*DOCUMENT EXTRACT:*
▬▬▬▬▬▬

China and Geopolitics Shape the Emerging Markets (Roundtable 'Emerging Market Equities' – Part 3)

China and Geopolitics Shape the Emerging Markets (Roundtable 'Emerging Market Equities' – Part 3)

This reportwas originally written in Dutch. This is an English translation.

In part 3 of the roundtable report on Emerging Market Equities, the experts discuss the growing geopolitical fragmentation within emerging markets, the role of China, governance and ESG, and why they believe active management remains essential in an increasingly complex EM market.

By Daphne Frik

      

Chair:

Harry Geels, Auréus

Participants:

Ben Buckler, Baillie Gifford

James Cook, Federated Hermes

Wim-Hein Pals, Robeco

René van der Zeeuw, onafhankelijk bestuurder

         

If we translate this into portfolio choices, how do you view regional positioning? Where do the opportunities currently lie, and where are the risks?

▬▬▬▬▬▬

*AVAILABLE DATA:*
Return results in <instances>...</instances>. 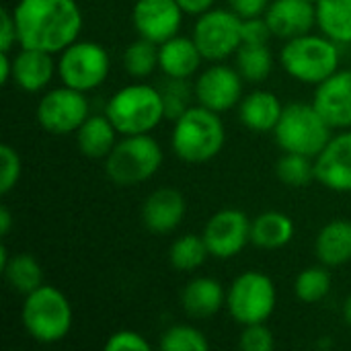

▬▬▬▬▬▬

*EXERCISE TASK 1:*
List each participant named in the roundtable extract, along with the affiliation given for that person.
*EXERCISE TASK 2:*
Copy the roundtable extract word for word between "Ben Buckler, Baillie" and "are the risks?", inclusive.
*EXERCISE TASK 3:*
Answer these questions from the roundtable extract:
(a) Who chairs the roundtable, and with which organization?
(b) In what language was the report first written?
(c) Who is the report's author?

*CORRECT ANSWER 1:*
Ben Buckler, Baillie Gifford
James Cook, Federated Hermes
Wim-Hein Pals, Robeco
René van der Zeeuw, onafhankelijk bestuurder

*CORRECT ANSWER 2:*
Ben Buckler, Baillie Gifford

James Cook, Federated Hermes

Wim-Hein Pals, Robeco

René van der Zeeuw, onafhankelijk bestuurder

         

If we translate this into portfolio choices, how do you view regional positioning? Where do the opportunities currently lie, and where are the risks?

*CORRECT ANSWER 3:*
(a) Harry Geels, Auréus
(b) Dutch
(c) Daphne Frik